> **EXERCISE REQUIREMENTS**:
Your job is to copy every record exactly.

> **RECORDS FOR THIS TASK**:
========
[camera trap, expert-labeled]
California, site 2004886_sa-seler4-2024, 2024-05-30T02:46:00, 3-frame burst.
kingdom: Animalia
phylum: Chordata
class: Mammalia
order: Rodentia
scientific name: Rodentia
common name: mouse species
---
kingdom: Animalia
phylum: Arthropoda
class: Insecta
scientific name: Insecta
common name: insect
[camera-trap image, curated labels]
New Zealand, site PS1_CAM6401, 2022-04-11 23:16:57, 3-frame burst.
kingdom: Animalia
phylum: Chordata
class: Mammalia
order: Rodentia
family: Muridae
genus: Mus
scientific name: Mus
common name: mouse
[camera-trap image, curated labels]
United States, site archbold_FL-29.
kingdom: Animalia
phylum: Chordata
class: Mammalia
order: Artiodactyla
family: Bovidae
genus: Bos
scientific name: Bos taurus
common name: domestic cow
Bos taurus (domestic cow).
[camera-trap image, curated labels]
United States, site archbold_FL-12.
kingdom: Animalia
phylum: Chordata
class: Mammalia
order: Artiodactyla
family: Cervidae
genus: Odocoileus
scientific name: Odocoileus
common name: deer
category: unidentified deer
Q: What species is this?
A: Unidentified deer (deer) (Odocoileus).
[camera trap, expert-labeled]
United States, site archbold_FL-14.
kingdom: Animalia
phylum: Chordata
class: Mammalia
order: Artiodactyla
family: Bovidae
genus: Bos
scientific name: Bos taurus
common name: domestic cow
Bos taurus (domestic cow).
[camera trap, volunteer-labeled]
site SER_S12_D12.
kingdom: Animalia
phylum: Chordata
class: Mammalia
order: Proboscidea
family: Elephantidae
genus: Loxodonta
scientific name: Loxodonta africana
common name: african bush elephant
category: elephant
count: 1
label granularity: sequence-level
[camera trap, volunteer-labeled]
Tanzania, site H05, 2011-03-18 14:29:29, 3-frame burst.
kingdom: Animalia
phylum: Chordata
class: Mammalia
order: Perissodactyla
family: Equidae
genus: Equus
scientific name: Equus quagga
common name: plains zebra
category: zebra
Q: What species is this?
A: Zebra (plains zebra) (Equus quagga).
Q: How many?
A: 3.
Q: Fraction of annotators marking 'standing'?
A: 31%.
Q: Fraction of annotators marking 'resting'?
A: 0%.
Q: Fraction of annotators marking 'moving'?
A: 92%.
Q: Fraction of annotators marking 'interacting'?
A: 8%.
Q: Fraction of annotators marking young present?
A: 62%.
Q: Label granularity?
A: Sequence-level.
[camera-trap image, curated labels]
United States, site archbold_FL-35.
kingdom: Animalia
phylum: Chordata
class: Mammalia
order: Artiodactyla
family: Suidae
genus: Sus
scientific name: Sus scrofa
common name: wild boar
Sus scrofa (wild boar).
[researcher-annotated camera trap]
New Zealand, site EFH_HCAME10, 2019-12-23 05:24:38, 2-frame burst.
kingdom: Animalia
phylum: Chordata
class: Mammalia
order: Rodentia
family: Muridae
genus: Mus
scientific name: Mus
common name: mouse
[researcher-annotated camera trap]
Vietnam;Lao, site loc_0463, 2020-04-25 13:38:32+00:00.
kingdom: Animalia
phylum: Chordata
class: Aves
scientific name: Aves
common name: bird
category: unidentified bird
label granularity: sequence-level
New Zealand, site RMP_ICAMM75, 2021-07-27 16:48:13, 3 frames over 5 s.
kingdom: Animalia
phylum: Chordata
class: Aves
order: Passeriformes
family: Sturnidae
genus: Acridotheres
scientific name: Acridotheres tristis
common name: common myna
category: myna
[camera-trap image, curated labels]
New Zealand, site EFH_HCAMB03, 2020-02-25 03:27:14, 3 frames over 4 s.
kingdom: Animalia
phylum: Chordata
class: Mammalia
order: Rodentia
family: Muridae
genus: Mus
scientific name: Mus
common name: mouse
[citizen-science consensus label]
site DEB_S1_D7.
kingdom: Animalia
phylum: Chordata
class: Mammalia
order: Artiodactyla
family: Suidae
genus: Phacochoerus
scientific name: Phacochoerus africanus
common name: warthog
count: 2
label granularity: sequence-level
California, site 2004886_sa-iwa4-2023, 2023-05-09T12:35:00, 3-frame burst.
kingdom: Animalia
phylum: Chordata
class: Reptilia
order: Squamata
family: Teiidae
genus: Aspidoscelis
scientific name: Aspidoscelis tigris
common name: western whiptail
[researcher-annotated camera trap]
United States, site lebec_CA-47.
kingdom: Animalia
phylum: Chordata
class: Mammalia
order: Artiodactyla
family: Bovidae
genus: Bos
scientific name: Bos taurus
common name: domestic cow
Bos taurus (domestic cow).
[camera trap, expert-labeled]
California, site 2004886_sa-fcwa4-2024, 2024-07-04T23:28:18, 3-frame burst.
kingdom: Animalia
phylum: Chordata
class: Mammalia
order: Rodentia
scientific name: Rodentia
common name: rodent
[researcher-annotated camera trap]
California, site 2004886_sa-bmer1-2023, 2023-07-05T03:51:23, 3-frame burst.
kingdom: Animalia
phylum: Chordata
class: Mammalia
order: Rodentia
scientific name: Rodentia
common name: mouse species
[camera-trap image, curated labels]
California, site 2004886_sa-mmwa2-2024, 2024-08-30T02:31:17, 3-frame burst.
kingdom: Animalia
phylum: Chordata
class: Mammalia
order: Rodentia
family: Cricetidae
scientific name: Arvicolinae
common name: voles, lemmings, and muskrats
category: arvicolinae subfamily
========
> **ANSWER FOR THE TASK**:
[camera trap, expert-labeled]
California, site 2004886_sa-seler4-2024, 2024-05-30T02:46:00, 3-frame burst.
kingdom: Animalia
phylum: Chordata
class: Mammalia
order: Rodentia
scientific name: Rodentia
common name: mouse species
---
kingdom: Animalia
phylum: Arthropoda
class: Insecta
scientific name: Insecta
common name: insect
[camera-trap image, curated labels]
New Zealand, site PS1_CAM6401, 2022-04-11 23:16:57, 3-frame burst.
kingdom: Animalia
phylum: Chordata
class: Mammalia
order: Rodentia
family: Muridae
genus: Mus
scientific name: Mus
common name: mouse
[camera-trap image, curated labels]
United States, site archbold_FL-29.
kingdom: Animalia
phylum: Chordata
class: Mammalia
order: Artiodactyla
family: Bovidae
genus: Bos
scientific name: Bos taurus
common name: domestic cow
Bos taurus (domestic cow).
[camera-trap image, curated labels]
United States, site archbold_FL-12.
kingdom: Animalia
phylum: Chordata
class: Mammalia
order: Artiodactyla
family: Cervidae
genus: Odocoileus
scientific name: Odocoileus
common name: deer
category: unidentified deer
Q: What species is this?
A: Unidentified deer (deer) (Odocoileus).
[camera trap, expert-labeled]
United States, site archbold_FL-14.
kingdom: Animalia
phylum: Chordata
class: Mammalia
order: Artiodactyla
family: Bovidae
genus: Bos
scientific name: Bos taurus
common name: domestic cow
Bos taurus (domestic cow).
[camera trap, volunteer-labeled]
site SER_S12_D12.
kingdom: Animalia
phylum: Chordata
class: Mammalia
order: Proboscidea
family: Elephantidae
genus: Loxodonta
scientific name: Loxodonta africana
common name: african bush elephant
category: elephant
count: 1
label granularity: sequence-level
[camera trap, volunteer-labeled]
Tanzania, site H05, 2011-03-18 14:29:29, 3-frame burst.
kingdom: Animalia
phylum: Chordata
class: Mammalia
order: Perissodactyla
family: Equidae
genus: Equus
scientific name: Equus quagga
common name: plains zebra
category: zebra
Q: What species is this?
A: Zebra (plains zebra) (Equus quagga).
Q: How many?
A: 3.
Q: Fraction of annotators marking 'standing'?
A: 31%.
Q: Fraction of annotators marking 'resting'?
A: 0%.
Q: Fraction of annotators marking 'moving'?
A: 92%.
Q: Fraction of annotators marking 'interacting'?
A: 8%.
Q: Fraction of annotators marking young present?
A: 62%.
Q: Label granularity?
A: Sequence-level.
[camera-trap image, curated labels]
United States, site archbold_FL-35.
kingdom: Animalia
phylum: Chordata
class: Mammalia
order: Artiodactyla
family: Suidae
genus: Sus
scientific name: Sus scrofa
common name: wild boar
Sus scrofa (wild boar).
[researcher-annotated camera trap]
New Zealand, site EFH_HCAME10, 2019-12-23 05:24:38, 2-frame burst.
kingdom: Animalia
phylum: Chordata
class: Mammalia
order: Rodentia
family: Muridae
genus: Mus
scientific name: Mus
common name: mouse
[researcher-annotated camera trap]
Vietnam;Lao, site loc_0463, 2020-04-25 13:38:32+00:00.
kingdom: Animalia
phylum: Chordata
class: Aves
scientific name: Aves
common name: bird
category: unidentified bird
label granularity: sequence-level
New Zealand, site RMP_ICAMM75, 2021-07-27 16:48:13, 3 frames over 5 s.
kingdom: Animalia
phylum: Chordata
class: Aves
order: Passeriformes
family: Sturnidae
genus: Acridotheres
scientific name: Acridotheres tristis
common name: common myna
category: myna
[camera-trap image, curated labels]
New Zealand, site EFH_HCAMB03, 2020-02-25 03:27:14, 3 frames over 4 s.
kingdom: Animalia
phylum: Chordata
class: Mammalia
order: Rodentia
family: Muridae
genus: Mus
scientific name: Mus
common name: mouse
[citizen-science consensus label]
site DEB_S1_D7.
kingdom: Animalia
phylum: Chordata
class: Mammalia
order: Artiodactyla
family: Suidae
genus: Phacochoerus
scientific name: Phacochoerus africanus
common name: warthog
count: 2
label granularity: sequence-level
California, site 2004886_sa-iwa4-2023, 2023-05-09T12:35:00, 3-frame burst.
kingdom: Animalia
phylum: Chordata
class: Reptilia
order: Squamata
family: Teiidae
genus: Aspidoscelis
scientific name: Aspidoscelis tigris
common name: western whiptail
[researcher-annotated camera trap]
United States, site lebec_CA-47.
kingdom: Animalia
phylum: Chordata
class: Mammalia
order: Artiodactyla
family: Bovidae
genus: Bos
scientific name: Bos taurus
common name: domestic cow
Bos taurus (domestic cow).
[camera trap, expert-labeled]
California, site 2004886_sa-fcwa4-2024, 2024-07-04T23:28:18, 3-frame burst.
kingdom: Animalia
phylum: Chordata
class: Mammalia
order: Rodentia
scientific name: Rodentia
common name: rodent
[researcher-annotated camera trap]
California, site 2004886_sa-bmer1-2023, 2023-07-05T03:51:23, 3-frame burst.
kingdom: Animalia
phylum: Chordata
class: Mammalia
order: Rodentia
scientific name: Rodentia
common name: mouse species
[camera-trap image, curated labels]
California, site 2004886_sa-mmwa2-2024, 2024-08-30T02:31:17, 3-frame burst.
kingdom: Animalia
phylum: Chordata
class: Mammalia
order: Rodentia
family: Cricetidae
scientific name: Arvicolinae
common name: voles, lemmings, and muskrats
category: arvicolinae subfamily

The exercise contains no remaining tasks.